They do not argue at first,at least not verbally.
The disagreement begins as a pause that stretches too long between them. They both felt it.
The forest has thinned. Not in number of trees, but in presence. Sound feels muted at the edges. Movement feels watched. The place no longer pretends to be neutral.
Pluto breaks the silence.
"We can't stay at this level." He avoided eye contact.
Mira kept walking. She knew what he meant.
The opposition is scaling.
The teleporting entrant—Saul. The massive predator. The owl's measured voice. The shifts. None of it suggests patience will be rewarded.

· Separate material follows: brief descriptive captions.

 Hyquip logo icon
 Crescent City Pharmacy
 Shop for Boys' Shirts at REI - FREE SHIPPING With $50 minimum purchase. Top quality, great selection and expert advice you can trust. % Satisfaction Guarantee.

"We kill beasts," Mira says. "They give less. But they're easier. Less literate equals less risk... at least from the onset."
"They give less," Pluto repeats.
"Alive is better than ambitious."
He doesn't answer immediately. He studies the bark of a nearby trunk, the faint tremor in the leaves that means the forest is never truly still.
"We need instantaneous growth, booms in power spikes" he says finally. "People give more."
Mira stops walking. Her stance flashed through myriads of emotions.
"And to find them," she says carefully, "we go back to the owl."
He doesn't deny it.
Her jaw tightens.
"That thing changes us."
"It gives information." Pluto replied.
"It gives influence...it forces it." Said Mira, she paused, but continued with the same disapproving tone.
"It eats seeds and grows."
"That's speculation."
"Is it?"
They both remember the sharpening. The log becoming blade in her grip. The sensation not originating inside her—but sliding in from elsewhere. Or at least Pluto remembered.
They both remember the second meeting, and how unnatural it felt.
Pluto exhales. "We can't outrun stronger entrants by farming animals forever."
"And we can't outrun the owl by feeding it people."
The forest rustles, as if amused.
The partial split forms there.
They do not separate physically.
They separate in philosophy.
Mira chooses beasts—efficient, low-risk gains. Controlled growth.
Pluto chooses impact—high-risk encounters.
Direct escalation.
They agree on one rule: proximity.
They stay within reachable distance. If something happens, they move.
But they hunt alone.
***
Pluto moves first.
He angles away, not dramatically, but intentionally. Leaves shift beneath his steps.
The forest seems to track him more attentively now—as if aware of intent. It paid attention.
He is not looking for prey.
He is looking for presence.
Entrants move differently than beasts.
There's hesitation in their footprints.
Awareness. Calculation. Hesitation.
It takes less than an hour.
He feels the absence before he sees the man.
No insects hum.
No wind breathes.
Even his own footstep lands strangely, like stepping on cloth instead of leaves.
Pluto stops.
Across a clearing stands another entrant.
He looks ordinary. No visible weapon. No unnatural posture. No mastery radiating.
But the air between them feels suppressed.
Pluto speaks.
Nothing comes out.
The realization lands slowly.
The sound is gone.
Not dampened.
Removed. Like the mute button on reality had been turned on.
The man tilts his head slightly.
He doesn't need to speak to communicate intent.
He steps forward.
And everything remains silent.
The first strike is awkward.
The man lunges. Not skilled. Not refined. A blunt dash meant to close distance.
Pluto pivots. Their shoulders collide. The impact should echo. It doesn't.
It's disorienting.
Pain without noise feels unreal. His brain becomes confused on how to register it.
Pluto counters with a short hook toward the ribs. It lands. The man exhales—silently—and retaliates with a knee to Pluto's thigh.
They separate.
No taunts.
No breathing.
No friction of cloth.
Even leaves falling around them make no sound.
Pluto adjusts.
If the power strips sound from an area, it's localized.
Centered on him.
A field.
The man advances again—another straightforward attack. No teleportation. No projection. Just physical combat inside enforced silence.
Pluto blocks high.
Takes a punch to the side.
Returns one to the jaw.
It's messy. Neither of them are trained fighters. They react, they guess, they misjudge spacing.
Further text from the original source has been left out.